> EXTRACTED TEXT
┄┄┄┄┄┄┄┄┄┄

Real-World Expectations for 802.11ac and 802.11ad

802.11n, 802.11ac and 802.11ad use the term “Modulation Coding Scheme” (MCS) to refer to the combination of pre-modulation mathematical coding and modulation method used. A value called the “MCS Index” is carried in each packet’s preamble to tell the recipient how demodulate the received packet. The very first bits of a packet preamble are compatible with 802.11b, g, n and ac to everyone knows “what’s coming next”. The standards assign completely different definitions to each MCS index (i.e. “MCS 1” doesn’t mean the same thing for 11n, 11ac and 11ad). In every case, “MCS 0” is the lowest connection rate with the simplest pre-coding and modulation and the index numbers go up from there.

We need to introduce two other types of modulation (besides QAM): BPSK and QPSK; the simplest modulation schemes. Where QAM modulation implies using both phase and amplitude to represent bits BPSK and QPSK use only phase. BPSK (Binary Phase Shift Keying) uses a single, simple carrier frequency that is either phase-shifted or not to represent bits. QPSK (Quadrature Phase Shift Keying) uses two overlapping carriers at the same frequency, each of which is essentially BPSK shifted – double the data rate of BPSK. The hierarchy of complexity in modulation goes: BPSK (single carrier), QPSK (two overlapping waveforms), QAM (shift both phase and amplitude). BPSK is the most noise-resistant modulation method because it’s simply a single carrier – the phase either shifts or it doesn’t for 1 and 0.

For MCS 0: 11n uses BPSK to provide 6.5 Mbps per spatial stream in a 20 MHz channel; 11ac/BPSK/6.5 Mbps per stream; 11ad/BPSK/27.5 Mbps. The fact that the lowest connection rate for 802.11ad is 27.5 Mbps compared to 6.5 Mbps for 11n and 11ac is a key differentiator. Even if 11n or 11ac were able to acquire 3 BPSK spatial streams they would not exceed 11ad’s lowest BPSK connection rate. Every standard makes the assumption that the lowest connection rates will tolerate the assumed worst-case environment. Even in the assumed worst-case for noise and interference 11ad offers 27.5 Mbps versus 11ac with 6.5 Mbps.

┄┄┄┄┄┄┄┄┄┄

> DATA EXCERPT
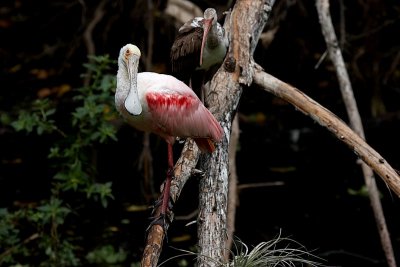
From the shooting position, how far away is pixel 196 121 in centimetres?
371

┄┄┄┄┄┄┄┄┄┄

> WHAT IS BEING ASKED
In the text on 802.11ac and 802.11ad, which modulation method is called the most noise-resistant? The lines above have nothing to do with the text on 802.11ac and 802.11ad.

> EXPECTED OUTPUT
BPSK (Binary Phase Shift Keying).